2005年3月15日

「伝統と風習がここでも」

婚礼家具という言い方自体が、今の時代にそぐわない、と言われそうだが、言い方があまり浮かばないので、あえてそう呼ぶ。先週の土曜日は、久しぶりの大阪だった。私の修行先が和歌山市内の桐たんす工場だったので、時々、大阪にも遊びに出かけた。もう、10数年も前のことなので、まるっきり変わってはいるが、何となく、大阪という感じはそのままだった。
昨年の10月の京都での展示会でお求めいただいた中野さんと、6月の名古屋での展示会から、約1年間のご縁をいただき、桐の蔵の桐たんすを、婚礼家具として選んで頂いた、、榎本さんのもとへお届けしてきた。出発は朝3時半。

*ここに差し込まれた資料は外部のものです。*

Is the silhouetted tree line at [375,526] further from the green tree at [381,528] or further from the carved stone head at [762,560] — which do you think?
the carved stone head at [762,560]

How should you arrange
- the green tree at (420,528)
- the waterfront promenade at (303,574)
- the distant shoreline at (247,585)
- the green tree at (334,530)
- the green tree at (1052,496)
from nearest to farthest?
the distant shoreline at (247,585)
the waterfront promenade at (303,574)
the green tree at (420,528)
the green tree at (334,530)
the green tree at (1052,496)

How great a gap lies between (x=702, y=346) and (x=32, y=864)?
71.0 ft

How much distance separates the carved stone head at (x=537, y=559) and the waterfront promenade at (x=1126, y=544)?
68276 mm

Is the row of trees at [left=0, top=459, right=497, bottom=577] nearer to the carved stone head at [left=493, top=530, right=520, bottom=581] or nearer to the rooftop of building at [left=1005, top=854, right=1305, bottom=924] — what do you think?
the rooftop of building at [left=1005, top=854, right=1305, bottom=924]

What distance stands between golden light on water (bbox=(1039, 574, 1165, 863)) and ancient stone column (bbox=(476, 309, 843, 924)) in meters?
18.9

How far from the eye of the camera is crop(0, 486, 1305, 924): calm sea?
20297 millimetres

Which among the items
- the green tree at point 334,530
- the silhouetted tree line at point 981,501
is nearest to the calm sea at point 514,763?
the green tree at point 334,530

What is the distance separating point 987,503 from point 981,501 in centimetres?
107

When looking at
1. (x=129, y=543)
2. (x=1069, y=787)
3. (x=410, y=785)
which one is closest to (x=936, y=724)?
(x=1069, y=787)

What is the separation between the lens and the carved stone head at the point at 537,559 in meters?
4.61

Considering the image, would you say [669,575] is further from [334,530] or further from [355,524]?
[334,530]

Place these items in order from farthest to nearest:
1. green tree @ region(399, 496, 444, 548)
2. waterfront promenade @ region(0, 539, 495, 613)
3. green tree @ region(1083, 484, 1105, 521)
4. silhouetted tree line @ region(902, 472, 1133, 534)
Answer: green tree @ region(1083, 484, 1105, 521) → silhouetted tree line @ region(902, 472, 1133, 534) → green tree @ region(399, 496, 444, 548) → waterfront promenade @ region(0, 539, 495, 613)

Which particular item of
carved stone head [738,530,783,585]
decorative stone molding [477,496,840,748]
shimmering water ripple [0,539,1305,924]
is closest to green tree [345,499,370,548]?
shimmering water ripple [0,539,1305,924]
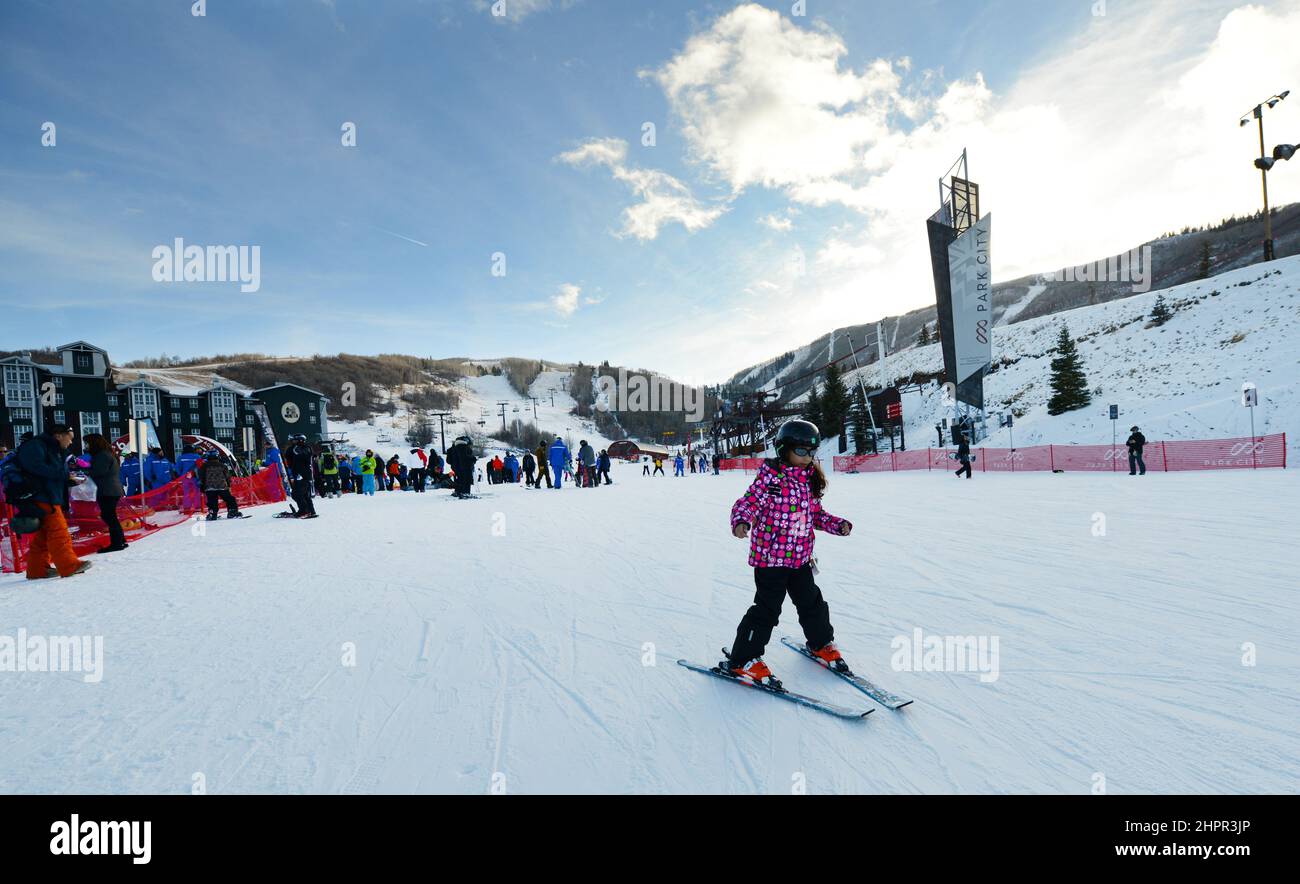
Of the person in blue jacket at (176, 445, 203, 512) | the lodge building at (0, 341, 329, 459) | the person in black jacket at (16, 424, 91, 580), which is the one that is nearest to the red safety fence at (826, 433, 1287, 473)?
the person in black jacket at (16, 424, 91, 580)

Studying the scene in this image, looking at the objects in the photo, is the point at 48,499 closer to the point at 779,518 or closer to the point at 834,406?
the point at 779,518

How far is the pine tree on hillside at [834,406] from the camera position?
36.4 m

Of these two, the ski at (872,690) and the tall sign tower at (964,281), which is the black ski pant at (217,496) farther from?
the tall sign tower at (964,281)

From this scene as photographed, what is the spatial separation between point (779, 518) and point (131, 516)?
10.7m

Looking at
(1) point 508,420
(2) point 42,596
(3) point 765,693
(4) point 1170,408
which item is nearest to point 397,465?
(2) point 42,596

7時間はかかると思っていたが、以外と早く6時間ちょっとで到着。某駅からほど近い、中野さんのマンションにお届けしてきた。それが終わると、大阪市内へ移動。親御堂筋を走る。片側6車線。田舎者にはつらい。それもトラック。高架下はナビも電波を拾わない。榎本さんから送ってもらった親切な地図のお陰で無事、到着。
おしゃれなマンションだった。今の時代。
伝統的な桐たんすは「お部屋に合わない」という声を良く聞く。でも、桐の蔵はここ最近、伝統的な総桐たんすのお客様が多い。こればかりは好みや、お使いいただく環境にもよるので、なんとも言えないが、榎本さんにお届けした桐たんすは、日本の伝統という風習を改めて感じた日だった。桐たんすという「もの」だけではなく、出されるお茶から、我々が帰るまで、おめでたい「荷送り」「道具運び」(地域によって呼び名が変わる)の日の日本人としての伝統、風習がここでも生きていた。こういうのって久しぶりだった。日本人の生活のスタイルや桐たんすのデザインは変わってもこういった、おめでたい日の日本の伝統、風習は「残しておきたい」と改めて感じた日だった。大変お世話になりました。